* [PAGE EXTRACT]:
<<<<

The molecular weights of the polymers P1 or P2 in general lie in the region from 5000 to 1,000,000, preferably 10,000 to 500,000. In general the maintenance of the molecular weight range is assured by the use of chain transfer agents known per se, for example the sulfur chain transfer agents. (Cf. H. Rauch-Puntigam, Th. Volker, Acryl- und Methacrylverbindungen, Springer-Verlag, Berlin 1967). Mercaptans such as dodecyl mercaptan, in amounts from 0.01 to 2 percent by weight calculated on the monomers, are specially mentioned. The determination of the molecular weight is by means of gel permeation chromatography with polymethyl methacrylate as the standard (cf. Kirk-Othmer, Encyclopedia of Chemical Technology, 3rd edition, Vol 18, pages 209, 749, J. Wiley 1982).

>>>>

* [TASKS TO COMPLETE]:
**1.** In the polymer molecular weight passage, begin at the words "The molecular weights" and stop after "J. Wiley 1982).", and write that stretch out again with "gel permeation chromatography" replaced by "size exclusion chromatography".
**2.** Say whether each statement agrees with the polymer molecular weight passage, answering yes or no and quoting the deciding words: (a) The preferred molecular weight range is 10,000 to 500,000. (b) The molecular weight is determined with polystyrene as the standard. (c) Mercaptans are used in amounts from 0.01 to 2 percent by weight calculated on the monomers.
**3.** According to the polymer molecular weight passage, which chain transfer agents are specially mentioned?

* [DATA LISTING]:
<<<<

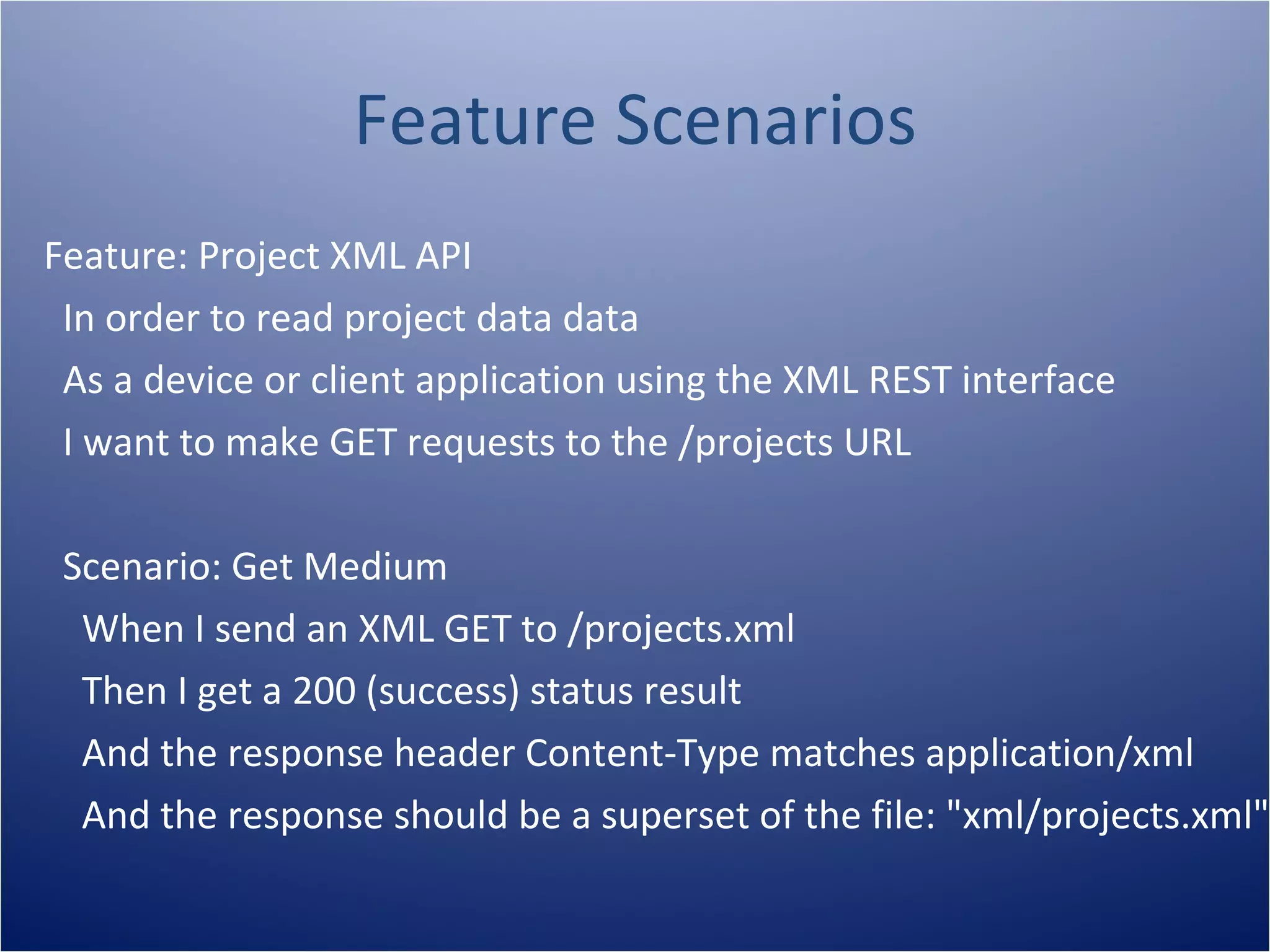 Feature Scenarios

Feature: Project XML API

In order to read project data data

As a device or client application using the XML REST interface

I want to make GET requests to the /projects URL

Scenario: Get Medium

When I send an XML GET to /projects.xml

Then I get a 200 (success) status result

And the response header Content-Type matches application/xml

And the response should be a superset of the file: "xml/projects.xml"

>>>>

* [ANSWERS TO EACH TASK]:
**1.**
The molecular weights of the polymers P1 or P2 in general lie in the region from 5000 to 1,000,000, preferably 10,000 to 500,000. In general the maintenance of the molecular weight range is assured by the use of chain transfer agents known per se, for example the sulfur chain transfer agents. (Cf. H. Rauch-Puntigam, Th. Volker, Acryl- und Methacrylverbindungen, Springer-Verlag, Berlin 1967). Mercaptans such as dodecyl mercaptan, in amounts from 0.01 to 2 percent by weight calculated on the monomers, are specially mentioned. The determination of the molecular weight is by means of size exclusion chromatography with polymethyl methacrylate as the standard (cf. Kirk-Othmer, Encyclopedia of Chemical Technology, 3rd edition, Vol 18, pages 209, 749, J. Wiley 1982).

**2.**
(a) Yes: "preferably 10,000 to 500,000"
(b) No: "with polymethyl methacrylate as the standard"
(c) Yes: "in amounts from 0.01 to 2 percent by weight calculated on the monomers"

**3.** Mercaptans such as dodecyl mercaptan.